Rational approximations to π

This is a nice way to calculate π. Consider a 30-60-90 triangle in a unit circle. The acute angle, as shown in the diagram, is π/6 radians and its sine is x=1/2. The approximations come from a Maclaurin series for this angle developed around x=0.

The successive non-zero terms in the series give 3, 3+1/8, 3+89/640, 3+5059/35840...

Unit circle and triangle for development of successive rational approximations to π

Start with the implicit derivative based on the relationship between x and θ.

$sin θ = x \to cos θ dθ = dx \to \frac{dθ}{dx} = \frac{1}{cos θ} = \frac{1}{\sqrt{1 - x^{2}}}$

The first two terms of the Maclaurin series are

$θ = {sin}^{-1} (0) + [\frac{1}{\sqrt{1 - x^{2}}}]_{x=0} x + \dots$

Evaluating these two terms with $θ = π / 6$ and $x = 1 / 2$ , we get $π \approx 3$ . More accurate rational approximations follow with each additional term in the Maclaurin series. For the next derivative, we have

$\frac{d^{2} θ}{d x^{2}} = \frac{x}{(1 - x^{2})^{3/2}}$

This derivative vanishes when we set x to zero, so it makes no contribution. The next approximation comes from the next derivative.

$\frac{d^{3} θ}{d x^{3}} = \frac{1}{(1 - x^{2})^{3/2}} + \frac{3 x^{2}}{(1 - x^{2})^{5/2}}$

This third derivative is one when evaluated at x equals zero. So to this order, the Maclaurin series is

$θ = x + \frac{x^{3}}{6} + \dots$

Now we approximate π at this order

$\frac{π}{6} \approx \frac{1}{2} + \frac{1}{48} \to π \approx \frac{25}{8}$

The even derivatives are all odd in x.

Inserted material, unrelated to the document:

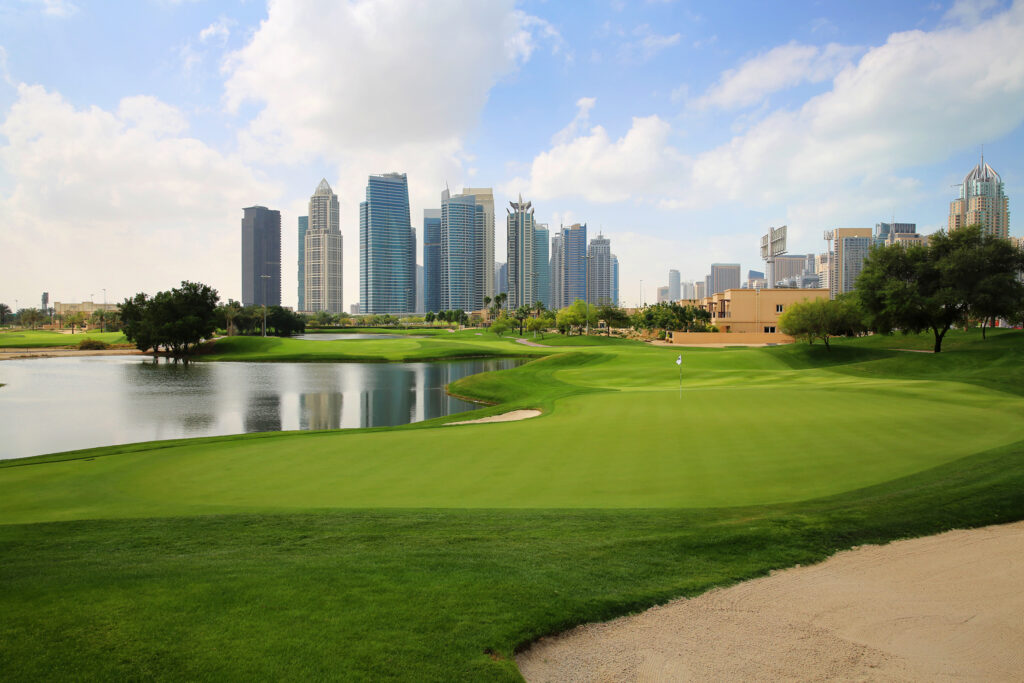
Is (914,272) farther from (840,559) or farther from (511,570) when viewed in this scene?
(511,570)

Only the odd derivatives will contribute. The next odd derivative is

$\frac{d^{5} θ}{d x^{5}} = \frac{9}{(1 - x^{2})^{5/2}} + \frac{90 x^{2}}{(1 - x^{2})^{7/2}} + \frac{105 x^{4}}{(1 - x^{2})^{9/2}}$

This derivative evaluated at $x = 0$ is 9. For the next term in the series we have

$θ = x + \frac{x^{3}}{6} + \frac{9 x^{5}}{5!} + \dots$

The next rational approximation to π is

$\frac{π}{6} \approx \frac{1}{2} + \frac{1}{48} + \frac{3}{1280} \to π \approx \frac{2009}{640}$

This rational number gives us a value of 3.1390625. The next odd derivative is

$\frac{d^{7} θ}{d x^{7}} = \frac{225}{(1 - x^{2})^{7/2}} + \frac{4725 x^{2}}{(1 - x^{2})^{9/2}} + \frac{14175 x^{4}}{(1 - x^{2})^{11/2}} + \frac{10395 x^{6}}{(1 - x^{2})^{13/2}}$

This derivative is 225 and the series becomes

$θ = x + \frac{x^{3}}{6} + \frac{9 x^{5}}{5!} + \frac{225 x^{7}}{7!} + \dots$

The corresponding rational approximation to π is

$\frac{π}{6} \approx \frac{1}{2} + \frac{1}{48} + \frac{3}{1280} + \frac{5}{14336} \to π \approx 3 + \frac{5059}{35840}$

So to this order, we have $π \approx 3.1412$ , compared to the precise value rounded to this number of digits, 3.1416.

The derivatives become tedious, but we find the next one to be 11025 such that the series is

$θ = x + \frac{x^{3}}{6} + \frac{9 x^{5}}{5!} + \frac{225 x^{7}}{7!} + \frac{11025 x^{9}}{9!} + \dots$

The following approximation gives 3.1415 when rounded to four decimal places.

The derivatives get tedious by hand so I wrote a short program to calculate them to higher order. The eleventh derivative is 893,025, which gives an approximation of 3.14158. The thirteenth derivative is 108,056,025 and the corresponding approximation is 3.14159. The fifteenth derivative is 18,261,468,225. Its accurate approximation is 3.141592, a few parts in ten million from the true value. The seventeenth derivative is about four trillion and the value becomes 3.1415925. The twenty first derivative gives us 3.14159265. (!)